見出し画像

ぼくは若者なのだ、きょうも。

いったい、若者とはなんなのか。

若者だったころ、ぼくは何度もこの問いについて考えていた。人生のなかにおいて、あるいは社会のなかにおいて、自分が特別な場所にいることは自覚していた。ほどなく消えてしまうであろう輝きのなかに身を置いていることは、理解できていた。それにしては暗いぞ、とも思っていたけれど、ひとまず大切な時間を過ごしているのだと思っていた。ここで見たものを忘れちゃならんぞ、とも。


若さとは、経験を先行する知識である。


あるとき、そんな定義に行きついた。性のことにしろ、社会のことにしろ、仕事のことにしろ、多くの若者はそれについて、経験よりも先に知識を手に入れる。知識だけでわかったつもりになり、あれこれ語る。知識で補えないところについては、貧弱な空想を織り交ぜ、より「ほんとう」から遠のいていったりもする。

一方、大人たちは経験からものを語る。経験のことばはつよく、説得力もある。けれども自分が経験したことのないものごとについては、途端によわくなる。過去の「似た状況」を思い出し、その経験に基づいて判断を下すから失敗も多い。

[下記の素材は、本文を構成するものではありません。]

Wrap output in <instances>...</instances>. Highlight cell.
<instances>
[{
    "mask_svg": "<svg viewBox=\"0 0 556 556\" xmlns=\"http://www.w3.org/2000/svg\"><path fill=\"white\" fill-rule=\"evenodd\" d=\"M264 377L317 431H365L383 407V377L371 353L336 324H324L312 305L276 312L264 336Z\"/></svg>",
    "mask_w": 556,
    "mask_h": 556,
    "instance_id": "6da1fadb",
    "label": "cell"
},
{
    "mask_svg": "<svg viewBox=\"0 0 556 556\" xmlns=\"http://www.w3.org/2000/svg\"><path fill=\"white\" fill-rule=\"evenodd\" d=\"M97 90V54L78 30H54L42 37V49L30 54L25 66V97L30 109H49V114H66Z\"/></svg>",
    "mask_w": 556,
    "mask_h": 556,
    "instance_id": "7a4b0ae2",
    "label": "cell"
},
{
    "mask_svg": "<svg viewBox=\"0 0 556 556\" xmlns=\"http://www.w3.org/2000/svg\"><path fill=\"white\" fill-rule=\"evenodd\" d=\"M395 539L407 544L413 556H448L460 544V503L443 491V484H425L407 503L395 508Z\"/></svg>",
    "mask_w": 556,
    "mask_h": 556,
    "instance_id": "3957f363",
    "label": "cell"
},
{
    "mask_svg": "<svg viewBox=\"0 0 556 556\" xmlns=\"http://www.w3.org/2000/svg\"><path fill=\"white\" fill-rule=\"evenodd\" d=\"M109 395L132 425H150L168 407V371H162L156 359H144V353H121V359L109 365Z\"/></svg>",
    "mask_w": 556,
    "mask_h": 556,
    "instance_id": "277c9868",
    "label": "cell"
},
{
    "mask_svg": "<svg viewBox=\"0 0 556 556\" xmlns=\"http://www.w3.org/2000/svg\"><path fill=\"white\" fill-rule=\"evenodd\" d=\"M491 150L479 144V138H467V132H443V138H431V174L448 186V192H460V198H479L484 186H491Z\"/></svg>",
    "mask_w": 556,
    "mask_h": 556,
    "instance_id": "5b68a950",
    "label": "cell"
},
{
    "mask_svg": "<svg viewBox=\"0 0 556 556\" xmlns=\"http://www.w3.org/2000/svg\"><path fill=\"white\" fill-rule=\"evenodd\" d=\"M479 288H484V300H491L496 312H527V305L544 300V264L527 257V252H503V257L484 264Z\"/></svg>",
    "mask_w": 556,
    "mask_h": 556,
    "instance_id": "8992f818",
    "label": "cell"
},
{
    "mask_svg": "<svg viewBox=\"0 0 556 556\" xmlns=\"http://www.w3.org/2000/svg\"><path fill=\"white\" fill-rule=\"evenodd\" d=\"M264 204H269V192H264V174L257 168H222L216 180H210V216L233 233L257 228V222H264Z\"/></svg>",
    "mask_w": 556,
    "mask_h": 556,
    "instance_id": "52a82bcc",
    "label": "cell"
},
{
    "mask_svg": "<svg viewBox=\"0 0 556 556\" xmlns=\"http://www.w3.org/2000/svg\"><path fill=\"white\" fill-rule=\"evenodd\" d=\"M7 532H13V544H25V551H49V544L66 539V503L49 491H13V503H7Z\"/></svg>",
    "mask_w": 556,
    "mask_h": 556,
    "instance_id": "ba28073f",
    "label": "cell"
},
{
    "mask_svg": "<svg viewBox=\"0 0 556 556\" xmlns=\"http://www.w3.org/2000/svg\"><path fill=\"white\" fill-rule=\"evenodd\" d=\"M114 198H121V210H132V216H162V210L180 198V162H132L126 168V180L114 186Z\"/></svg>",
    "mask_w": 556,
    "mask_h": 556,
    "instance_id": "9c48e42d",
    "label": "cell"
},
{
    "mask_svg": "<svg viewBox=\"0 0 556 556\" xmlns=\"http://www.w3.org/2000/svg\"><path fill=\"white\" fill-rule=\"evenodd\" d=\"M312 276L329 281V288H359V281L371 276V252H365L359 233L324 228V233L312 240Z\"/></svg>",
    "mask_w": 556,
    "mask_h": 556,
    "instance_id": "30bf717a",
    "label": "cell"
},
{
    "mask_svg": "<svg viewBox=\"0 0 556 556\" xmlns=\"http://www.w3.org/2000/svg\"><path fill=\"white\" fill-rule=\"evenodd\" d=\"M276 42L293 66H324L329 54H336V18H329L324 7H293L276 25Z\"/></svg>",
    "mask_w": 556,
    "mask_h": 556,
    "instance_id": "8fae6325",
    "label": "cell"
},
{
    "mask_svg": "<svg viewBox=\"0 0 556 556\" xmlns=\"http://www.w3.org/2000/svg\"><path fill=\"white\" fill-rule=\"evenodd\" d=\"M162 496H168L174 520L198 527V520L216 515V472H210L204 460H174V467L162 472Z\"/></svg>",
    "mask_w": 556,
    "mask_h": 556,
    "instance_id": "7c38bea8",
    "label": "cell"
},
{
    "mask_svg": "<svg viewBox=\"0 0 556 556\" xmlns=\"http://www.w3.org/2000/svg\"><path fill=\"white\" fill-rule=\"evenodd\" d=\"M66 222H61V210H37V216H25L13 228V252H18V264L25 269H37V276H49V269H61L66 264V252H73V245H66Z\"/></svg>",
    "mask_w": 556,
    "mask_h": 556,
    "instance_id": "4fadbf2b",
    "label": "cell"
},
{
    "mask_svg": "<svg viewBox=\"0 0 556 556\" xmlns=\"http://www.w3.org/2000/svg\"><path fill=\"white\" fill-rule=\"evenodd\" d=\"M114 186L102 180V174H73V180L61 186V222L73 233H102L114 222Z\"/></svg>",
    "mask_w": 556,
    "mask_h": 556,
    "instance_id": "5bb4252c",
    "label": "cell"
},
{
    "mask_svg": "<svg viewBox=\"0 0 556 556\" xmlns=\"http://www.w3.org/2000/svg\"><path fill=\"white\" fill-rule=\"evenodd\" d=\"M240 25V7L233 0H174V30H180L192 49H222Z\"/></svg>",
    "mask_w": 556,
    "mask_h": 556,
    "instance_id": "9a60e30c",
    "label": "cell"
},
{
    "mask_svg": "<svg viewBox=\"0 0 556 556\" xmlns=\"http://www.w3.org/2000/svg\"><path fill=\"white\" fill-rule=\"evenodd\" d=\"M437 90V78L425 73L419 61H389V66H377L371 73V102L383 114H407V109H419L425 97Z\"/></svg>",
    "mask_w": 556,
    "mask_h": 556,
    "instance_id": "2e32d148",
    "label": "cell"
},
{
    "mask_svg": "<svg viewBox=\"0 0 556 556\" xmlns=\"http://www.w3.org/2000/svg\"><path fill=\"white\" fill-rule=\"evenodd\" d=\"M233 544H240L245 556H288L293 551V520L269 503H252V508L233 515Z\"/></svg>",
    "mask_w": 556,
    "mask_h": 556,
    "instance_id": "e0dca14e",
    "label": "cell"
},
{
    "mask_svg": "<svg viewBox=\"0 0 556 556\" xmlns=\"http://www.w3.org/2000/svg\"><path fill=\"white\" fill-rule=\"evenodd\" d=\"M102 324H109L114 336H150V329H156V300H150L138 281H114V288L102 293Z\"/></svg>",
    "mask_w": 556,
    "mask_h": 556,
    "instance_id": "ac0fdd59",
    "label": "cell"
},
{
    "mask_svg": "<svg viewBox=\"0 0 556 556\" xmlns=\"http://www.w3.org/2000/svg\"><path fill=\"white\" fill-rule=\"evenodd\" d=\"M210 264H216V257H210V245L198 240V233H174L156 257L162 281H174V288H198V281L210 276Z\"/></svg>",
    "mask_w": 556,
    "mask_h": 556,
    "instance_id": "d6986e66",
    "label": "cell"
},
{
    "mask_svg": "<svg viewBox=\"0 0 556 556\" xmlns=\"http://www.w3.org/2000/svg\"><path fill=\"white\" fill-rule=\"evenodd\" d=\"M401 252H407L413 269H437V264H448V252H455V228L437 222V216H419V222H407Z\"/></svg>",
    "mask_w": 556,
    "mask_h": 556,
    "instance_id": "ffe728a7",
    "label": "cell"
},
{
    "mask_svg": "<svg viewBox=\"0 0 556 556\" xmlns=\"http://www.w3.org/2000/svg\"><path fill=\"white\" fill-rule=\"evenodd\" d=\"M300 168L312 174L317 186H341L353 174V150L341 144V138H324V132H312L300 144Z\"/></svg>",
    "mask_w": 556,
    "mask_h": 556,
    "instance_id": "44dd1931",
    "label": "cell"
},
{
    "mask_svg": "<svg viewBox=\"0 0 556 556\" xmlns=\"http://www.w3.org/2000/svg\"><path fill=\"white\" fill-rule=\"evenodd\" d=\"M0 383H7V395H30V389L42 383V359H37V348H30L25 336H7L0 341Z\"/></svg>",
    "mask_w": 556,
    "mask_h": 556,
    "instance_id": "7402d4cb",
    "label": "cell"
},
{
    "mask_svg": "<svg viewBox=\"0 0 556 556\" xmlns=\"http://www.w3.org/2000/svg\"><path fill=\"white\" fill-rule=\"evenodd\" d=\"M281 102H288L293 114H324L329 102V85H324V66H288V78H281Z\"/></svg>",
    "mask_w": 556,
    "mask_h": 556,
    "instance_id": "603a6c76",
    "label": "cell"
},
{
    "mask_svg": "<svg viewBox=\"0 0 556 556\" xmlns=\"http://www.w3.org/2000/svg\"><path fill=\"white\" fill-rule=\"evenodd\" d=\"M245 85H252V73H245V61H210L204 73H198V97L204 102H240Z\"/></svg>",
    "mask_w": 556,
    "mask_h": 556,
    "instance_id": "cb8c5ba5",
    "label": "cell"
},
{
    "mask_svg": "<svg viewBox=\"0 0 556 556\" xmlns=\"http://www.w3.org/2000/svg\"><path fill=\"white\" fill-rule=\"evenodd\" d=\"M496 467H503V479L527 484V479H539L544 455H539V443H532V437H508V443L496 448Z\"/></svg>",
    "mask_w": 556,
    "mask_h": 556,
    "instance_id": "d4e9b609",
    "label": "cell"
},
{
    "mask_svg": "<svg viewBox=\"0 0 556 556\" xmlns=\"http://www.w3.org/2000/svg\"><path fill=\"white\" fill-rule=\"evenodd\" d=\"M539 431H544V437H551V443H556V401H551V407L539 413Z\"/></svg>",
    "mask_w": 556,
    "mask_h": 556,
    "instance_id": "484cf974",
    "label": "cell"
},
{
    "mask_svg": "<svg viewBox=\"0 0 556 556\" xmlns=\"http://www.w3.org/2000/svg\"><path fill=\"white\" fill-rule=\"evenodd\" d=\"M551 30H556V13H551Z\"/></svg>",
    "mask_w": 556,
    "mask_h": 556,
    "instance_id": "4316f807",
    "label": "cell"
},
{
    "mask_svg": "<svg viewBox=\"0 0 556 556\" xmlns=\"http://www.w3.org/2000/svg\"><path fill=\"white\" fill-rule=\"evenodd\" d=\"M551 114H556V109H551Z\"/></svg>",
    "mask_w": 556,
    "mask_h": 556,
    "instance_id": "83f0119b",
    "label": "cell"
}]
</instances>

経験の偉大さ、どでかさに敬意を払いながらもぼくは、経験だけのおじさんにはなりたくないなぁ、とずっと思ってきた。自分のストックが「過去の経験」だけになってしまう前に、どんどんあたらしい知識を取りにいって、いつでも少しだけ知識が経験を先行する自分をつくっていなきゃなぁ、と思ってきた。


そんなぼくに、朗報である。

1973年生まれ、来月で46歳になるぼくは、この歳になって貴重な初体験に遭遇した。


喉の奥に、巨大な口内炎ができたのである。


口内炎といえば、唇の内側や、せいぜい舌の根本にできるものだと思っていたのに、いきなりドンッと喉の奥にできた。そして扁桃腺が腫れ、翌日からは声が出なくなり、熱も出た。なにかあぶない病気なのでは、と耳鼻咽喉科を訪ねたところ、「痛いのはこれですかー?」などと口内炎をピンセットで突くサディスティック・ドクター。彼によると、魚の骨やせんべいの角などで喉が傷つき、口内炎になってしまうことも多いのだという。また、そうでない場合は感染性によるものだろうと。

いやー。こんなところに口内炎ができるなんて、知らなかったなあ。ぼくはまだまだ若者だったのだ。